- _Source extract_

KDBI (730 AM) is a radio station in Boise, Idaho. The station is currently owned by Kevin Terry, through licensee Radio Rancho, LLC.

History
The station signed on the air in 1955 as KYME at 740 kHz. In 1984 it became KTOX and moved to the current 730 kHz frequency.  It became KBSU with a jazz format in 1992. However, in 2011, it was sold to Impact Radio Group for $165,000. The station was previously operated by Boise State University. On July 21, 2011, Impact changed the calls to KINF and adopted a conservative-leaning news-talk format.  It simulcast the first two hours of America's Morning News with KINF-FM, as well as KINF-FM's entire weekend schedule.

On January 1, 2013, after a few days of stunting with a loop of "Thriller" by Michael Jackson, KINF split from the simulcast with KINF-FM and flipped to sports, with programming from ESPN Radio.

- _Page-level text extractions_
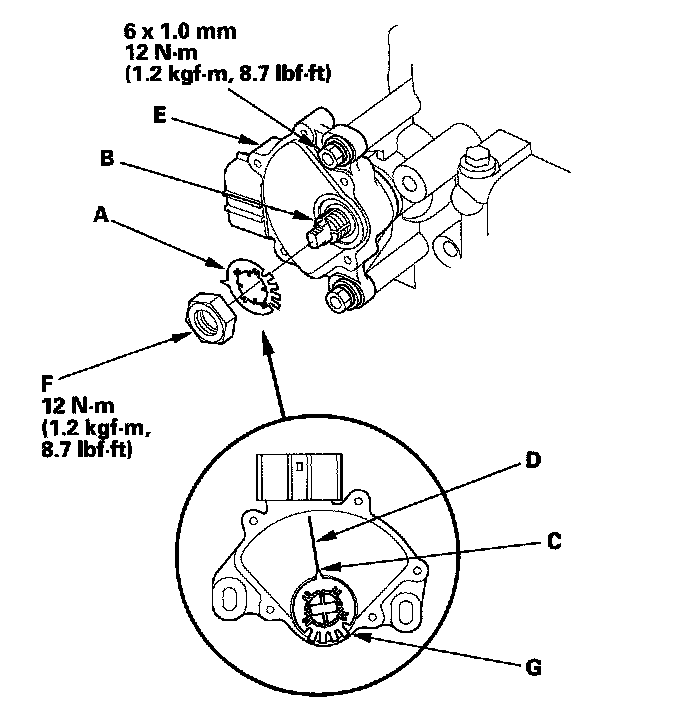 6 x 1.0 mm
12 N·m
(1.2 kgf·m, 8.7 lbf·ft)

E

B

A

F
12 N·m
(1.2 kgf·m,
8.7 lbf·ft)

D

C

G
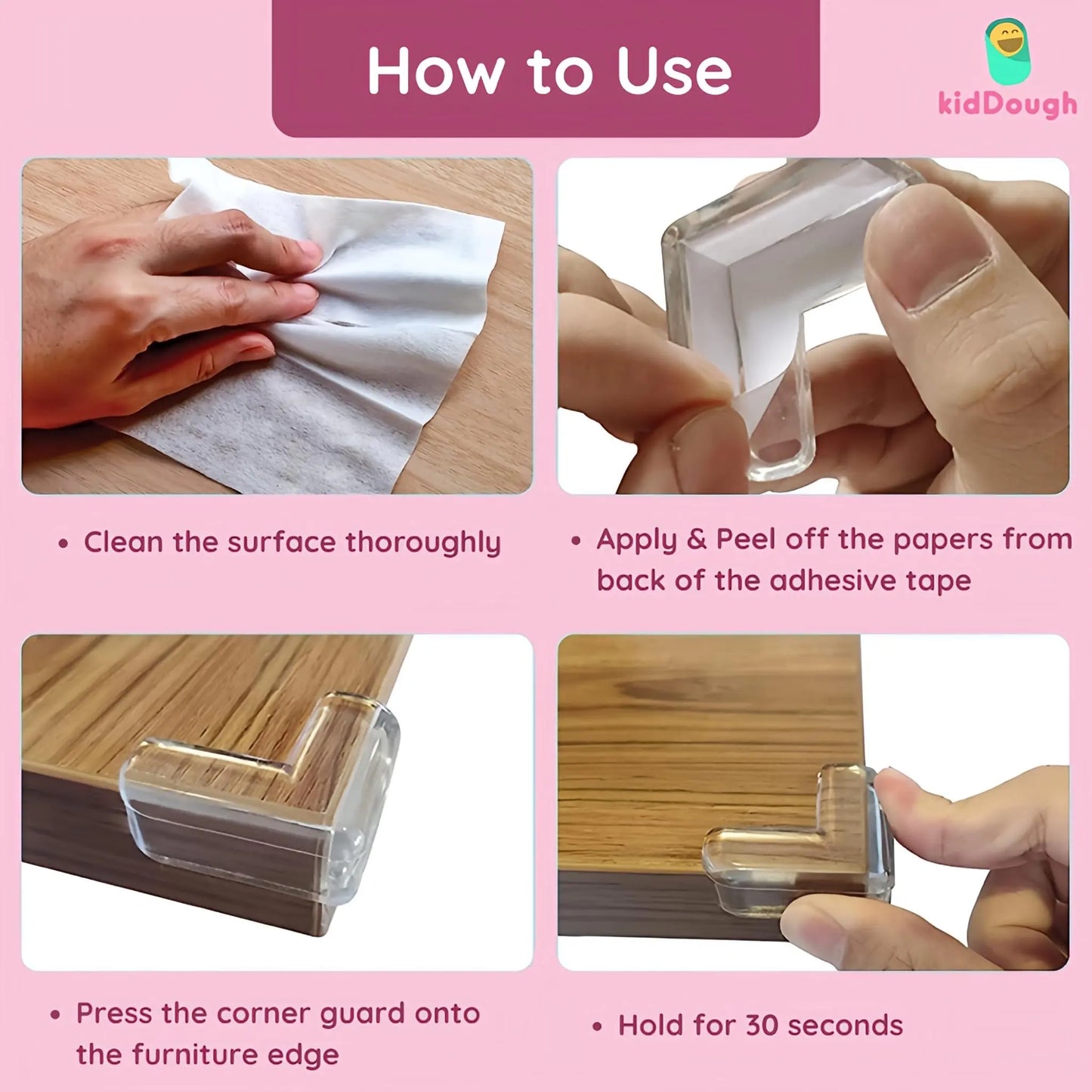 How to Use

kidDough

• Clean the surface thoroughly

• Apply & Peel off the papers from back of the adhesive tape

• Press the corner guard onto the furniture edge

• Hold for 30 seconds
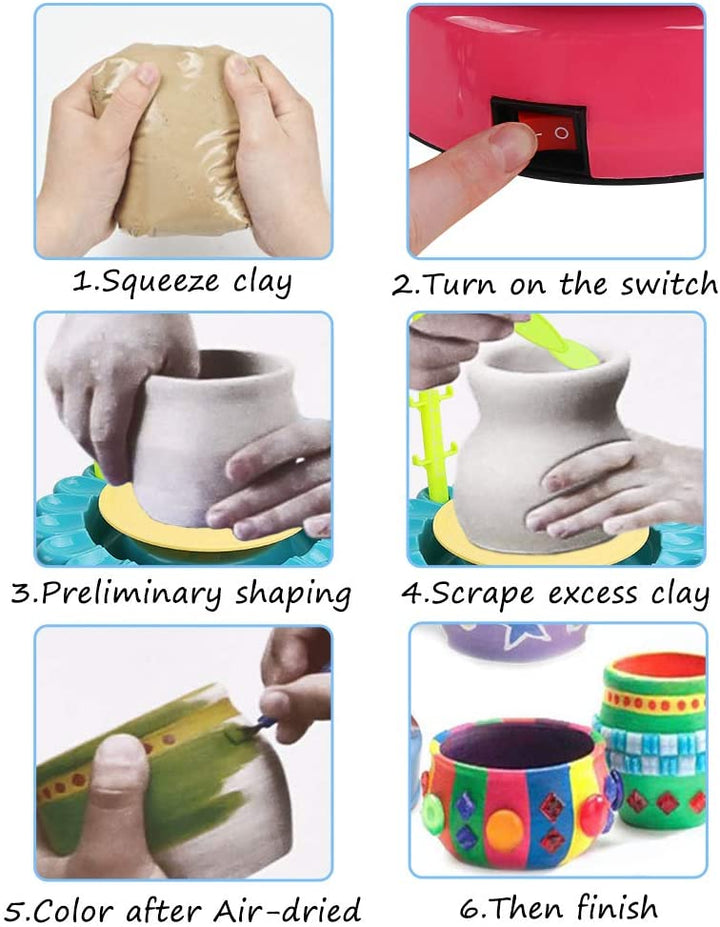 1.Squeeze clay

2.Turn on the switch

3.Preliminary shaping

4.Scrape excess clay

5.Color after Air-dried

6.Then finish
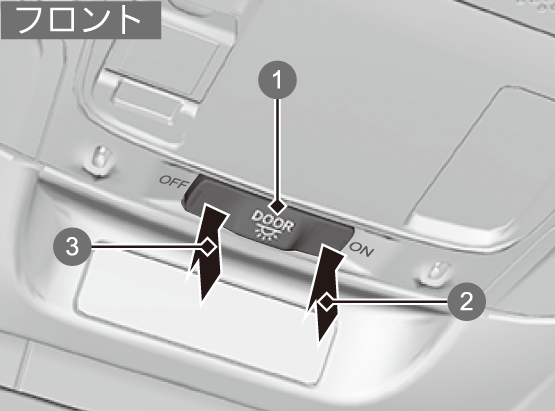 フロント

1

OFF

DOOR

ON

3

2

...

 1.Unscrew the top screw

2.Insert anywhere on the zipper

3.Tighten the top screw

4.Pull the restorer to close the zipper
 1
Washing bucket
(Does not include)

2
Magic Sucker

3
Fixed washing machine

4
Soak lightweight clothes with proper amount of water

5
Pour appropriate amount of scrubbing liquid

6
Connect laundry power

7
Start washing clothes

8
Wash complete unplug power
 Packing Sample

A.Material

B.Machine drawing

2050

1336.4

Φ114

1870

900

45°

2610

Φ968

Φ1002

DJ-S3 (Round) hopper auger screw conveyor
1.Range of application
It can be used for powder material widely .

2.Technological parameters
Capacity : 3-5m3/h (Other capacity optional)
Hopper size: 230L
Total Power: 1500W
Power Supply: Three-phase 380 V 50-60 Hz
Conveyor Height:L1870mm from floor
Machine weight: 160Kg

- _Apply what you read_
1 - Rewrite the paragraph of the passage on KDBI that begins "The station signed on the air in 1955" as a short list that keeps its main facts.
2 - In the passage on KDBI, substitute "transferred" for "sold" in the part starting with "KDBI (730 AM)" and going on through "from ESPN Radio.".
3 - In the passage on KDBI, on what frequency did the station sign on the air in 1955?

- _Answers to the exercise_
1 -
- 1955: signed on as KYME at 740 kHz.
- 1984: became KTOX and moved to 730 kHz.
- 1992: became KBSU with a jazz format; it was operated by Boise State University.
- 2011: sold to Impact Radio Group for $165,000.
- July 21, 2011: calls changed to KINF with a conservative-leaning news-talk format.
- It simulcast the first two hours of America's Morning News and KINF-FM's entire weekend schedule with KINF-FM.

2 -
KDBI (730 AM) is a radio station in Boise, Idaho. The station is currently owned by Kevin Terry, through licensee Radio Rancho, LLC.

History
The station signed on the air in 1955 as KYME at 740 kHz. In 1984 it became KTOX and moved to the current 730 kHz frequency.  It became KBSU with a jazz format in 1992. However, in 2011, it was transferred to Impact Radio Group for $165,000. The station was previously operated by Boise State University. On July 21, 2011, Impact changed the calls to KINF and adopted a conservative-leaning news-talk format.  It simulcast the first two hours of America's Morning News with KINF-FM, as well as KINF-FM's entire weekend schedule.

On January 1, 2013, after a few days of stunting with a loop of "Thriller" by Michael Jackson, KINF split from the simulcast with KINF-FM and flipped to sports, with programming from ESPN Radio.

3 - 740 kHz